Para el escritor, “los analfabetos políticos que votaron a Trump han caído en lo que la historia juzgará como un acto de criminal”.

A esa conclusión -agrega- “habrán llegado hoy los políticos y demás habitantes de la mayoría de los países del mundo. Pero pocos ahora se van a reír. En Estados Unidos buena parte de la nación llorará”.

“La victoria de Trump es, entre otros horrores, una victoria para la supremacía blanca. Se sentirán incómodos o vulnerables en su país los negros, los hispanos y los musulmanes”, sentencia.

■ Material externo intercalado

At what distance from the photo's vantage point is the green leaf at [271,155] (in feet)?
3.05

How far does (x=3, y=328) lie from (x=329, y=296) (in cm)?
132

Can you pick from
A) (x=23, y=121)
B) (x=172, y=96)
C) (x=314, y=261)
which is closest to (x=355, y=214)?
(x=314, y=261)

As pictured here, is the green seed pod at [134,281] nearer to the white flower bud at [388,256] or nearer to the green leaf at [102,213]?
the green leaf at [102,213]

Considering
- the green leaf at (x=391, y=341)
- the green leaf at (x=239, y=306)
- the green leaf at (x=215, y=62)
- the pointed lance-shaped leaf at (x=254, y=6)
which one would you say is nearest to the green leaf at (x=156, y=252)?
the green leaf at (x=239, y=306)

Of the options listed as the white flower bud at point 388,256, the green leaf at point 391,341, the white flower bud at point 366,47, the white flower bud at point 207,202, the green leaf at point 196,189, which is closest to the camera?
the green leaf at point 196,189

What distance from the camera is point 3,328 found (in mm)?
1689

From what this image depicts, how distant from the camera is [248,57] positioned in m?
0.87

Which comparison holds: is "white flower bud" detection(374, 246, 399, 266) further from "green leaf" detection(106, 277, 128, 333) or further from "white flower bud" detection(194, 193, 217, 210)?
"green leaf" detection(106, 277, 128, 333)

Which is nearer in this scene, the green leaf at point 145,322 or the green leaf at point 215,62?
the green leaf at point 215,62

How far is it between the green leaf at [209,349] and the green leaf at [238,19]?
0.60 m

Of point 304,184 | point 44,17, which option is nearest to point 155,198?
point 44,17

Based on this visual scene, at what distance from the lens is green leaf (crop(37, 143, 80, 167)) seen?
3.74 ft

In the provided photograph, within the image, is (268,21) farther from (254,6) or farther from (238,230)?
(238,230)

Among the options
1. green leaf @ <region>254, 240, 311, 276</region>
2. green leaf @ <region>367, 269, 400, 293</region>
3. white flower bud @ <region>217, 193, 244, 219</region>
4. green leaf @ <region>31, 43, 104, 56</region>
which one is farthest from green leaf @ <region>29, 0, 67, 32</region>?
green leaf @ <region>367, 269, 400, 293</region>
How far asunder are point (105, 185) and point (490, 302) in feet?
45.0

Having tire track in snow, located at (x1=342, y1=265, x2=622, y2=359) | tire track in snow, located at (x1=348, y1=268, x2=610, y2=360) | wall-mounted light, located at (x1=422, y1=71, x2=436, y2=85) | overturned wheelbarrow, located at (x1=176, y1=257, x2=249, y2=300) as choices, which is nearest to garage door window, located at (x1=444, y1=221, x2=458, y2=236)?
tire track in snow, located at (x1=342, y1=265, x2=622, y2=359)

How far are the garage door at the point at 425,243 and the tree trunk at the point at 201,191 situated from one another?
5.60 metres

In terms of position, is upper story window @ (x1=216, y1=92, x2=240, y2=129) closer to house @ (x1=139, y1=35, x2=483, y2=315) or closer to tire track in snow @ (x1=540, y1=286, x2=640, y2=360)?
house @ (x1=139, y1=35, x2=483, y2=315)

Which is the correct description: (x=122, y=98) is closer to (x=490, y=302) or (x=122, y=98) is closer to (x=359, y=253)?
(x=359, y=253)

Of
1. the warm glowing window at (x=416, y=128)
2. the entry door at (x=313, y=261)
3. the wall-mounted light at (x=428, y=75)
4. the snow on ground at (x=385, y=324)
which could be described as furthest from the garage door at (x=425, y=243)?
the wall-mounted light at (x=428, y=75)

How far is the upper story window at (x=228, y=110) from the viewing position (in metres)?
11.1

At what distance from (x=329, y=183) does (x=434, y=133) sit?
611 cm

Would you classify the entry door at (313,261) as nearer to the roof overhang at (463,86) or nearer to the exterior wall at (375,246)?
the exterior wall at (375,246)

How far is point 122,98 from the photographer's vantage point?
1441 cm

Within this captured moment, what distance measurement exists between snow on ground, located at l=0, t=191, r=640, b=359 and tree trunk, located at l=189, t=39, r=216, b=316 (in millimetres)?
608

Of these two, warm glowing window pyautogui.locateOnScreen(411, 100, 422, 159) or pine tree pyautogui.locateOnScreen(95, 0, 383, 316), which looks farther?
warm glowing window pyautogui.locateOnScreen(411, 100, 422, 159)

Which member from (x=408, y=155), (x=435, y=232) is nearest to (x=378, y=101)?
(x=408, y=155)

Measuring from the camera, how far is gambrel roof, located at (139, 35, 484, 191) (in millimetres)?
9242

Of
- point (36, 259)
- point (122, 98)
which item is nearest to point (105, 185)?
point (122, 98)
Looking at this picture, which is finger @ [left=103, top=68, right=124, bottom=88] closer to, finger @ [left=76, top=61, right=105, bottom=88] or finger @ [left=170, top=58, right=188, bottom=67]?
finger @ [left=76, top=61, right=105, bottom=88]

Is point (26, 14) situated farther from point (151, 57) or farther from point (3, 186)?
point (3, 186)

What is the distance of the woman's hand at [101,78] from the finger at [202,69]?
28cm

“Con la victoria de Trump nos encontramos de repente sin brújula en tierra desconocida. El electorado estadounidense ha preferido un narcisista ignorante, vulgar, racista y descontrolado como presidente a una mujer seria, inteligente y capaz como Clinton. Ha puesto a un loco a cargo del manicomio: lo cual daría risa si uno no se parara a pensar que el manicomio en cuestión es la potencia nuclear número uno del mundo”, cierra Carlin.